## RECORDS TO PROCESS:
_ _ _ _ _
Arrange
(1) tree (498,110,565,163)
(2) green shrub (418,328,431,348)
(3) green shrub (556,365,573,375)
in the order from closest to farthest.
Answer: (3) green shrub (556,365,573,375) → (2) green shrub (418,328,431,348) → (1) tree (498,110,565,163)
_ _ _ _ _
## EXERCISE OBJECTIVE:
Can you give the data above as a JSON list of strings, one string per line, with any blank lines left out?

## EXPECTED ANSWER:
[
  "Arrange",
  "(1) tree (498,110,565,163)",
  "(2) green shrub (418,328,431,348)",
  "(3) green shrub (556,365,573,375)",
  "in the order from closest to farthest.",
  "Answer: (3) green shrub (556,365,573,375) → (2) green shrub (418,328,431,348) → (1) tree (498,110,565,163)"
]